Close to Pulicat is the Nelapattu Bird Sanctuary, the largest pelicanry in south-east Asia. Spread over 458.92 hectares, it hosts 1,500 pelicans during the breeding season every year. The best time for visiting the sanctuary is from October to March.

After the Rann of Kutch, it is the largest breeding ground for endangered bird species such as the grey pelican, the open-bill stork, the little cormorant, the spoonbill, the white ibis, and the night heron. The sanctuary area has a freshwater tank and a good number of Barringtonia acutangula trees, which can tolerate inundation for long periods and provide a convenient perch for the birds.

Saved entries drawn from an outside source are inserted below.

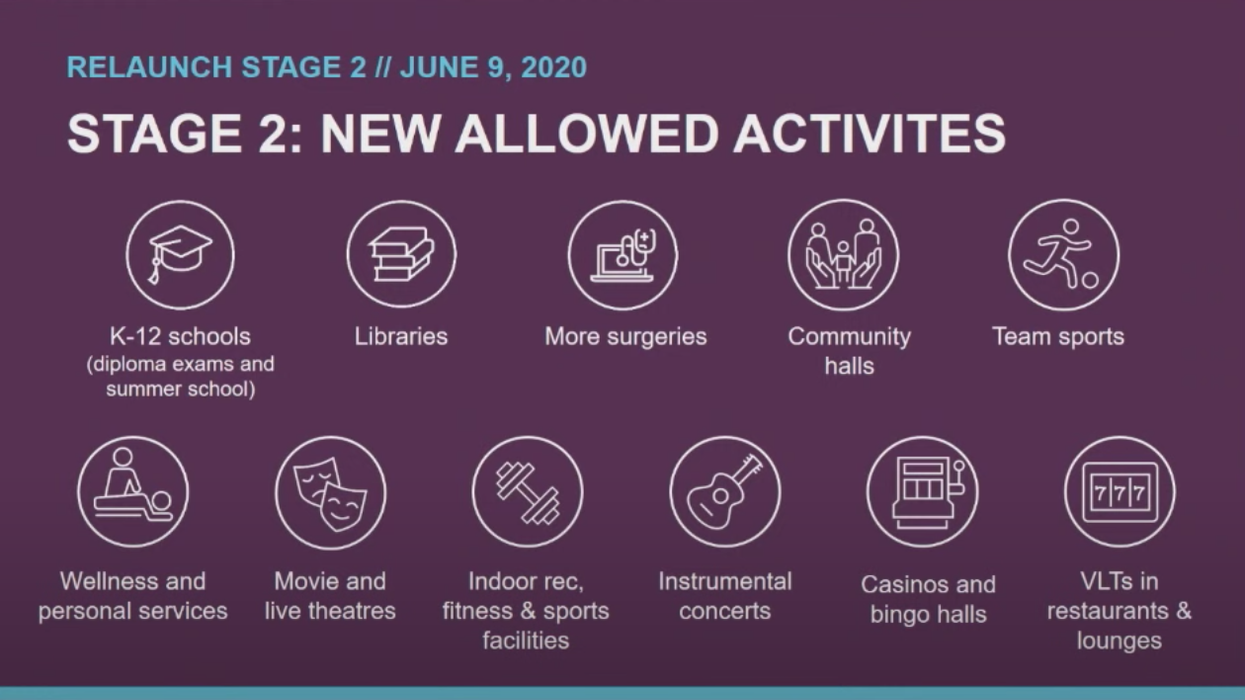 RELAUNCH STAGE 2 // JUNE 9, 2020

STAGE 2: NEW ALLOWED ACTIVITES

K-12 schools (diploma exams and summer school)

Libraries

More surgeries

Community halls

Team sports

Wellness and personal services

Movie and live theatres

Indoor rec, fitness & sports facilities

Instrumental concerts

Casinos and bingo halls

7 7 7

VLTs in restaurants & lounges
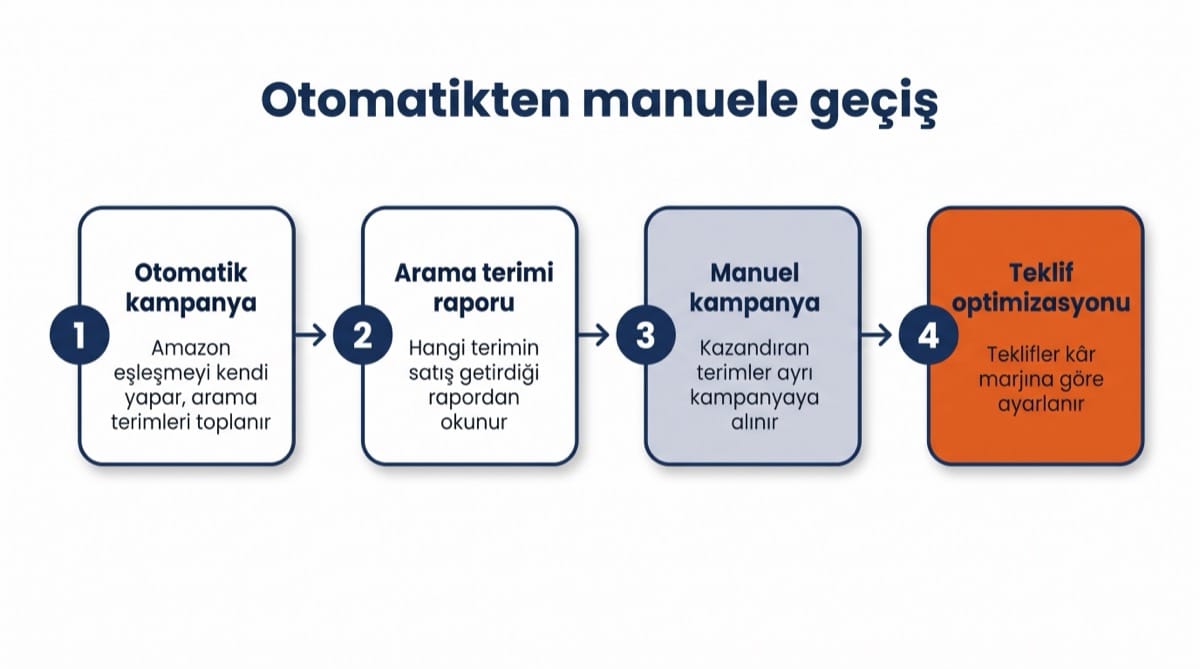 Otomatikten manuele geçiş

1
Otomatik kampanya
Amazon eşleşmeyi kendi yapar, arama terimleri toplanır

2
Arama terimi raporu
Hangi terimin satış getirdiği rapordan okunur

3
Manuel kampanya
Kazandıran terimler ayrı kampanyaya alınır

4
Teklif optimizasyonu
Teklifler kâr marjına göre ayarlanır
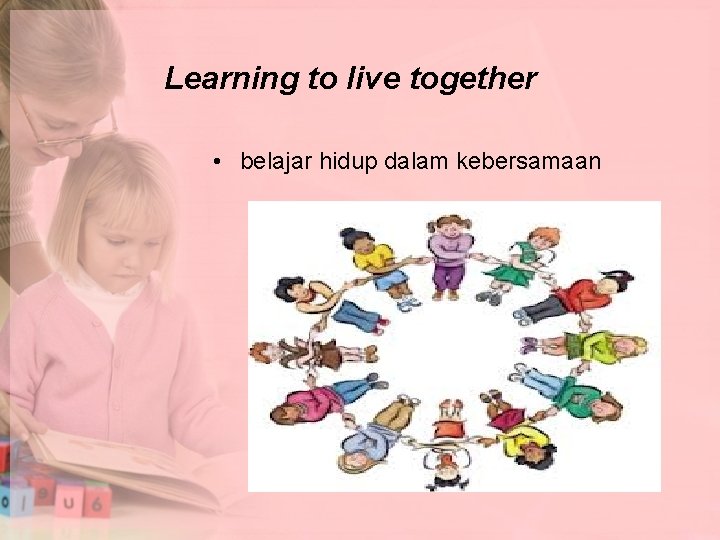 Learning to live together

• belajar hidup dalam kebersamaan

JUST-BORN OLIVE Ridley turtles before being released into the sea. Turtle hatcheries provide livelihood opportunities for the local community.-R. SRINIVAS

Unlike the tensions witnessed elsewhere between humans and fauna, Nelapattu is a case study of a symbiotic relationship between humans and birds. The guano of birds is an excellent fertilizer. The proximity to Pulicat, an inexhaustible source of feed for birds, and the cover provided by the reserve forest, explain Nelapattu's popularity with birds.

To restrict human intervention in Nelapattu after it was declared a sanctuary in 1973, the Forest Department came up with programmes such as drilling of borewells for irrigating fields, supply of non-wood agricultural implements and alternative energy sources such as biogas plants and smokeless chulhas. The sanctuary is located 80 km south of Nellore and 95 km north of Chennai. Both Pulicat and Nelapattu can be accessed from Tirupati airport (65 km) or Chennai airport (95 km). Express trains stop at Naidupet (12 km) and Sullurpet (15 km) on the Chennai-Vijayawada route.

Penusila Sanctuary

The third most important zone in the wildlife map of Nellore is the Penusila Narasimha wildlife sanctuary spread over 1,030.85 sq km. Located 50 km from Nellore town, it is home to the panther, the cheetal, the neelgai, the chowsinga, the sloth bear, the jackal, the wild boar and many reptiles and birds. A unique feature of the sanctuary is the dry evergreen forest with hilly slopes, and valleys with shallow gradients.

Coastline safety

Olive Ridley turtle hatcheries are coming up in the district with the active support of non-governmental organisations to safeguard the turtles and provide livelihood opportunities for the local community. Tribal youth have been trained to identify turtle eggs on the coast and shift them to hatcheries to protect them from dogs, scavenging birds and other threats.

Following the terror attack, on Mumbai in November 2008, surveillance has been stepped up on the shores of Nellore district. A marine police station has been set up in Dugarajupatnam; plans are afoot to establish similar stations at Sriharikota, and Krishnapatnam, the newly developed sea port.

GREY PELICAN CHICKS at the Nelapattu Bird Sanctuary.-CH. VIJAYA BHASKAR

A threat to the coastline is the presence of a large number of aqua farms for prawn culture. They fetch revenue for farmers but also pollute the groundwater. Studies have revealed that wells near the aqua farms are contaminated with biodegradable organic compounds.

If conservation activities are strengthened, Nellore district can become the lung space for southern Andhra Pradesh and perhaps for the entire State.